BEGIN INPUT DATA
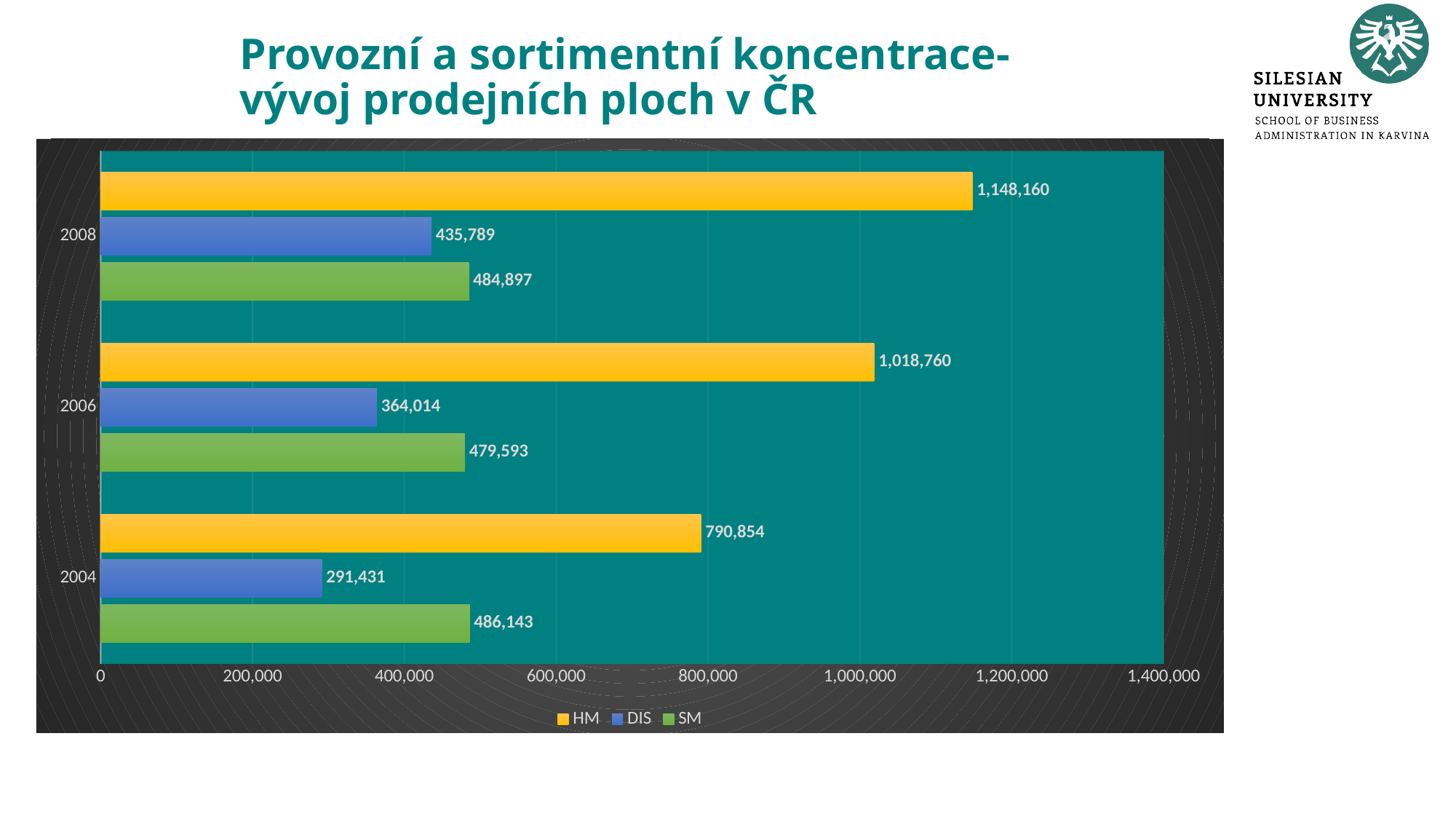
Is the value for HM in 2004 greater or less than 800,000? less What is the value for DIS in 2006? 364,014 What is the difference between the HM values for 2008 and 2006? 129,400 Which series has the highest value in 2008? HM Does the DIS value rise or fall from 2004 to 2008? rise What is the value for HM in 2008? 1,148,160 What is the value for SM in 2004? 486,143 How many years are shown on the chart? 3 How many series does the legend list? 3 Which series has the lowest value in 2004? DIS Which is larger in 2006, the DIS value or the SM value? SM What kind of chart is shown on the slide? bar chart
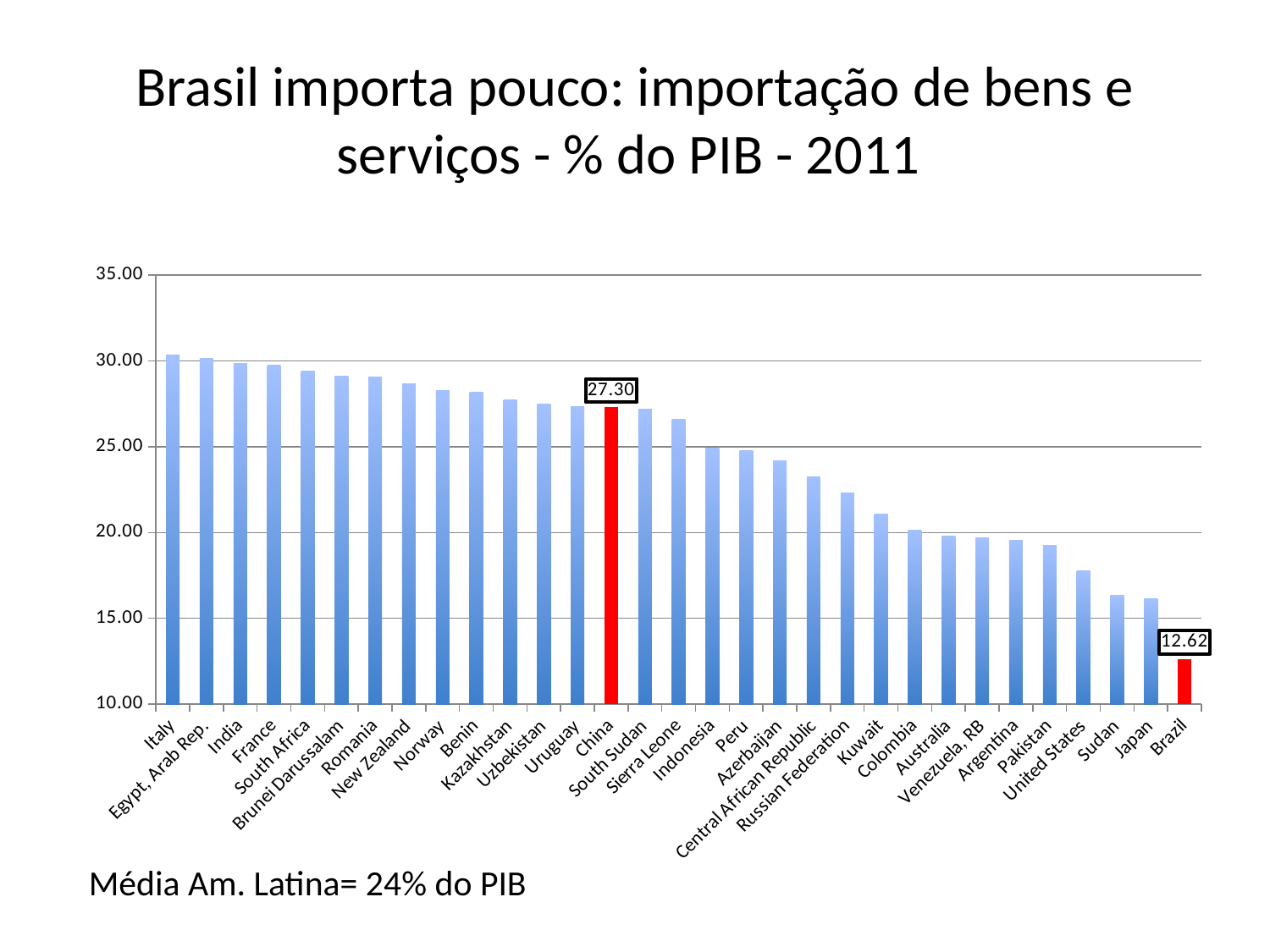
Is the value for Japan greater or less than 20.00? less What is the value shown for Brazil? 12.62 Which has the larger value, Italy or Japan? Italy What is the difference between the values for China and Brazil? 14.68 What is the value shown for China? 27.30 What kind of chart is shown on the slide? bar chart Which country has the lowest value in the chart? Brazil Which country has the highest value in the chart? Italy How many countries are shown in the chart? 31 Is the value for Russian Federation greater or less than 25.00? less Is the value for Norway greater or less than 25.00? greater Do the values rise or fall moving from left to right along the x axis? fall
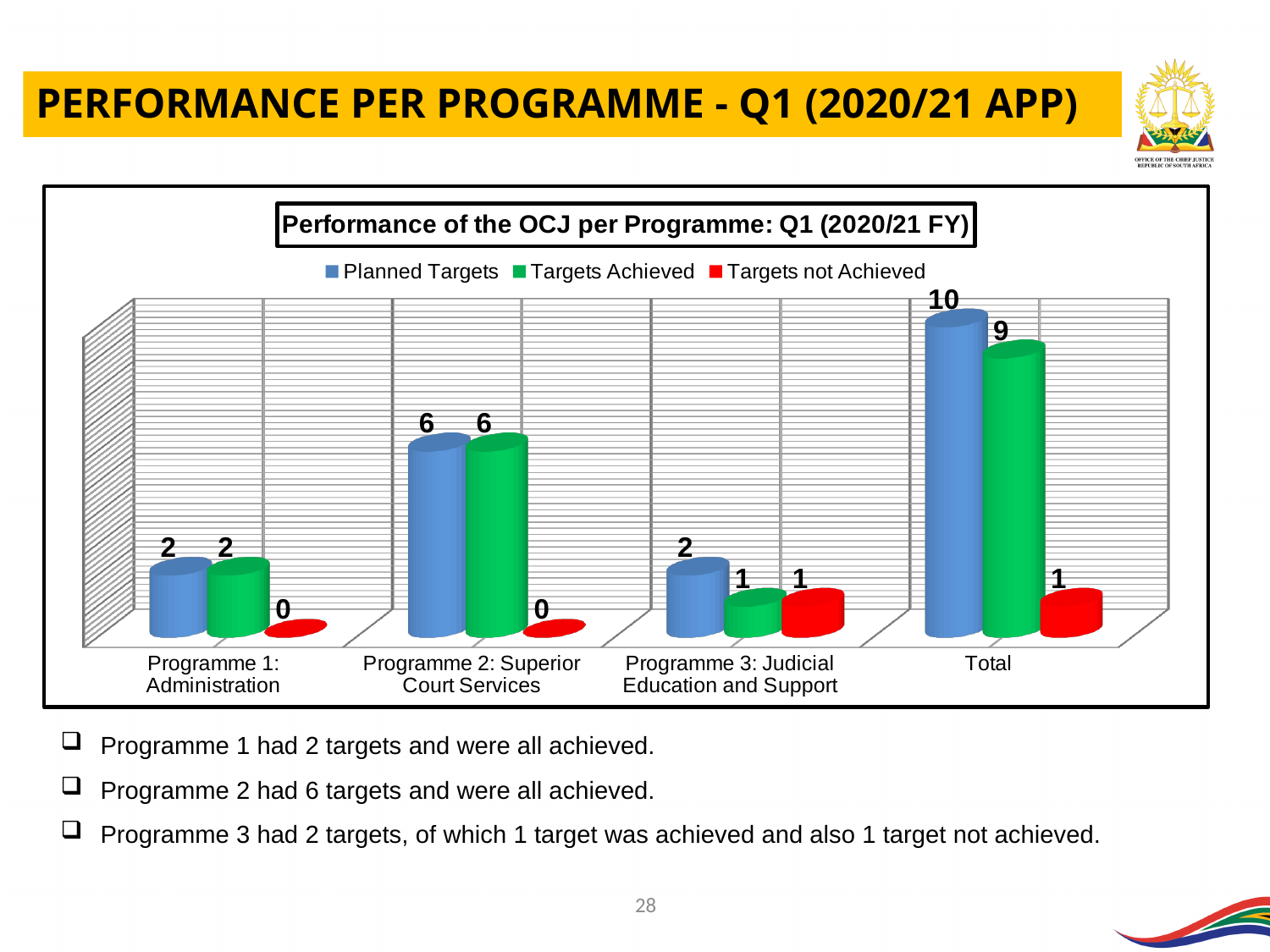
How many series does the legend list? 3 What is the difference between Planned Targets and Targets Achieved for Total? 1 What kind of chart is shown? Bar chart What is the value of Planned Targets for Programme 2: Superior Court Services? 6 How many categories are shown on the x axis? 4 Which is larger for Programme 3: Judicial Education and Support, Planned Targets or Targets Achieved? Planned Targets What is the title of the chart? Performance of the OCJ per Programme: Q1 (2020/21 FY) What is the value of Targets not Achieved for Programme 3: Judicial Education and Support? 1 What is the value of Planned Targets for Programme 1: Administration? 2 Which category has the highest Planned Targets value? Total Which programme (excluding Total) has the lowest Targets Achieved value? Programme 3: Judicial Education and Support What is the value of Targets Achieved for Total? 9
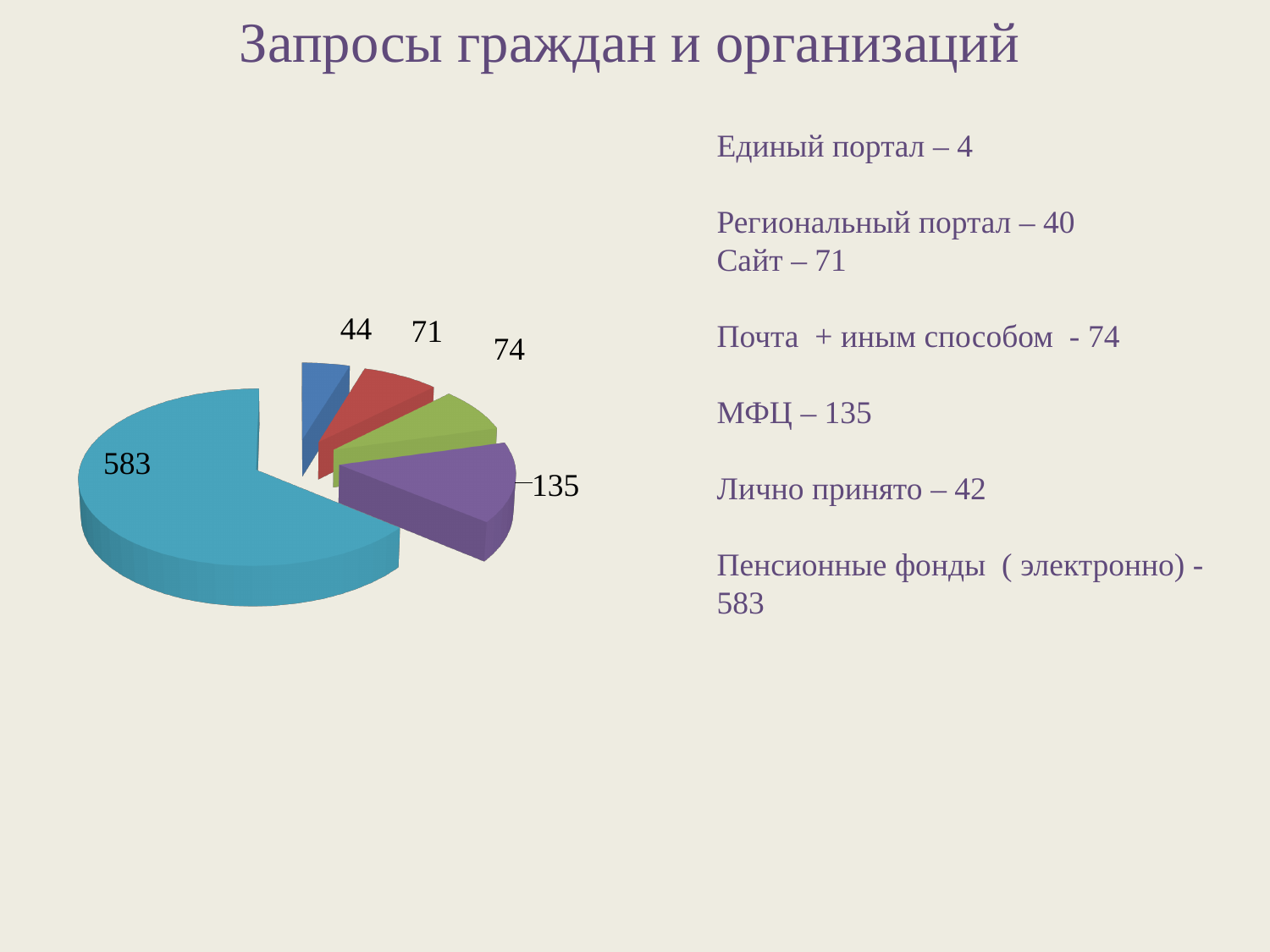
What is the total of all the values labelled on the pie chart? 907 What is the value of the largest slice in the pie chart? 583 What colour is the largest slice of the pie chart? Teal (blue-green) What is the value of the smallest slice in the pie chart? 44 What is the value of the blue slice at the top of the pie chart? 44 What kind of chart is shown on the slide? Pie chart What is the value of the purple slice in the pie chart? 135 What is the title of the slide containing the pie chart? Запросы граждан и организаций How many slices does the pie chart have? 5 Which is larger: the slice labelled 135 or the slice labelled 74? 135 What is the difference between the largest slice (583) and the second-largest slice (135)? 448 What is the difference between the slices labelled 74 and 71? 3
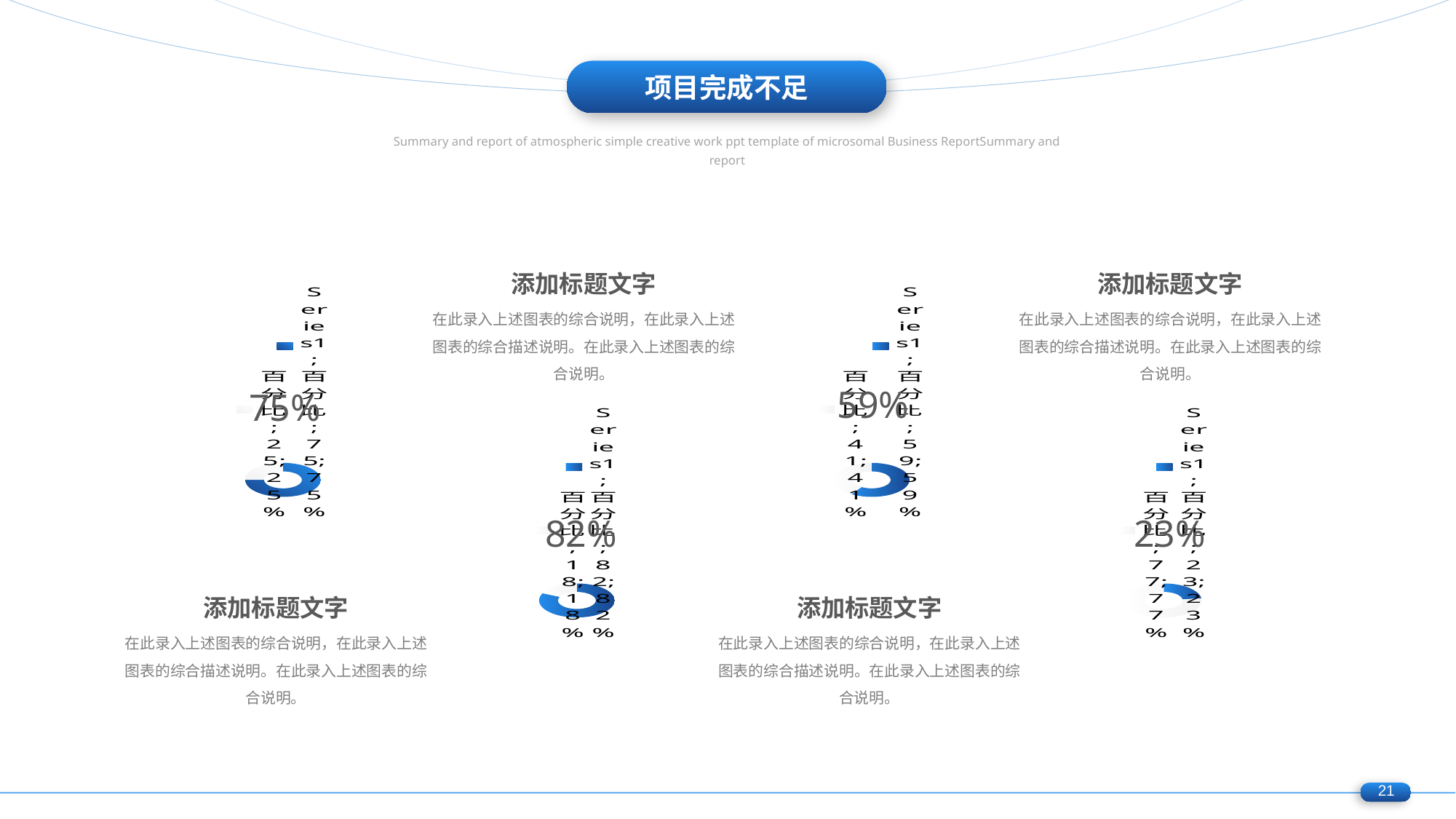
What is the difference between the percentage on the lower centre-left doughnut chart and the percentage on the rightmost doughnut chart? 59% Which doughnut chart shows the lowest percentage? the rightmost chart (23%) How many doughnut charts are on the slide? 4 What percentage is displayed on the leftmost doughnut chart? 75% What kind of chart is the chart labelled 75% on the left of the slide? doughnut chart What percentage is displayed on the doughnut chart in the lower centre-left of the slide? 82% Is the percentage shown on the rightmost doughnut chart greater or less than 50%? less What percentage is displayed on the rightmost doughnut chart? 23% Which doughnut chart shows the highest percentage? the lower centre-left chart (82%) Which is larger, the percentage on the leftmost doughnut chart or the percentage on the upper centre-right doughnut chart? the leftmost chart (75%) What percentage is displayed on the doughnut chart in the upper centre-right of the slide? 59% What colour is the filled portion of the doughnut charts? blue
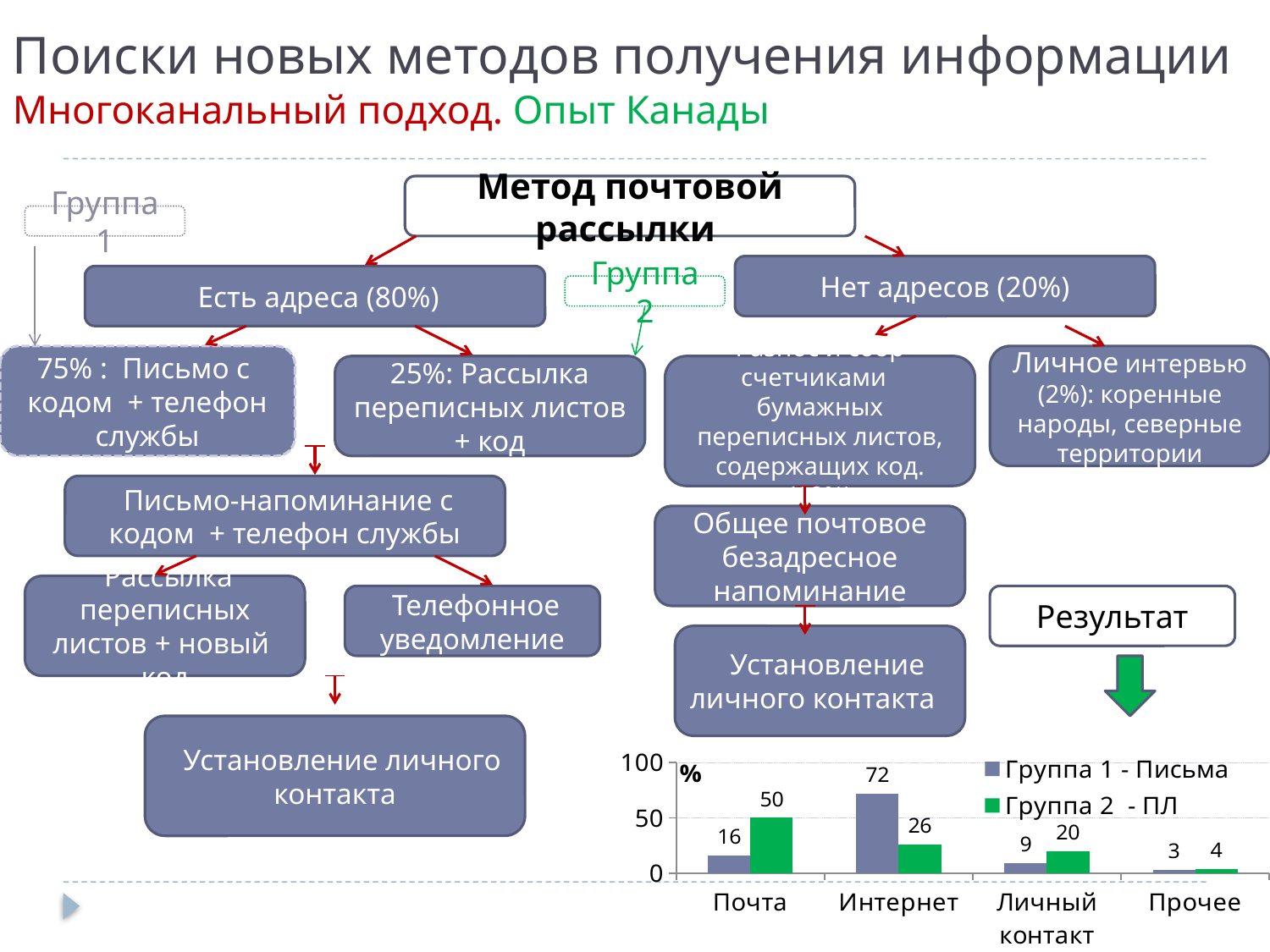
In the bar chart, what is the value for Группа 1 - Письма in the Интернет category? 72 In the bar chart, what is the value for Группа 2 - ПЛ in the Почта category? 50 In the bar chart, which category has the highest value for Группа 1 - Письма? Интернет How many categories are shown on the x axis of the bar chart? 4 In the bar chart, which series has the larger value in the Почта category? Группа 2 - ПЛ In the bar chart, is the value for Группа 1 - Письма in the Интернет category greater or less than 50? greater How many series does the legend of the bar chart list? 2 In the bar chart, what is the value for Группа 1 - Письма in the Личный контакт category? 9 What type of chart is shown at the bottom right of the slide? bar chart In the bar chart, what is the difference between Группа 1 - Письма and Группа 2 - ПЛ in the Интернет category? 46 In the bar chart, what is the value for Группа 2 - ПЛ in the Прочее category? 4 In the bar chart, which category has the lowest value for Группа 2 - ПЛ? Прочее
END INPUT DATA
[TASK BRIEF]
Present the records from their start through the line containing "Is the value for Japan", inclusive, as a numbered list without blank lines. Leave the pictures out of your answer.

[WRITTEN ANSWER]
1. Is the value for HM in 2004 greater or less than 800,000? less What is the value for DIS in 2006? 364,014 What is the difference between the HM values for 2008 and 2006? 129,400 Which series has the highest value in 2008? HM Does the DIS value rise or fall from 2004 to 2008? rise What is the value for HM in 2008? 1,148,160 What is the value for SM in 2004? 486,143 How many years are shown on the chart? 3 How many series does the legend list? 3 Which series has the lowest value in 2004? DIS Which is larger in 2006, the DIS value or the SM value? SM What kind of chart is shown on the slide? bar chart
2. Is the value for Japan greater or less than 20.00? less What is the value shown for Brazil? 12.62 Which has the larger value, Italy or Japan? Italy What is the difference between the values for China and Brazil? 14.68 What is the value shown for China? 27.30 What kind of chart is shown on the slide? bar chart Which country has the lowest value in the chart? Brazil Which country has the highest value in the chart? Italy How many countries are shown in the chart? 31 Is the value for Russian Federation greater or less than 25.00? less Is the value for Norway greater or less than 25.00? greater Do the values rise or fall moving from left to right along the x axis? fall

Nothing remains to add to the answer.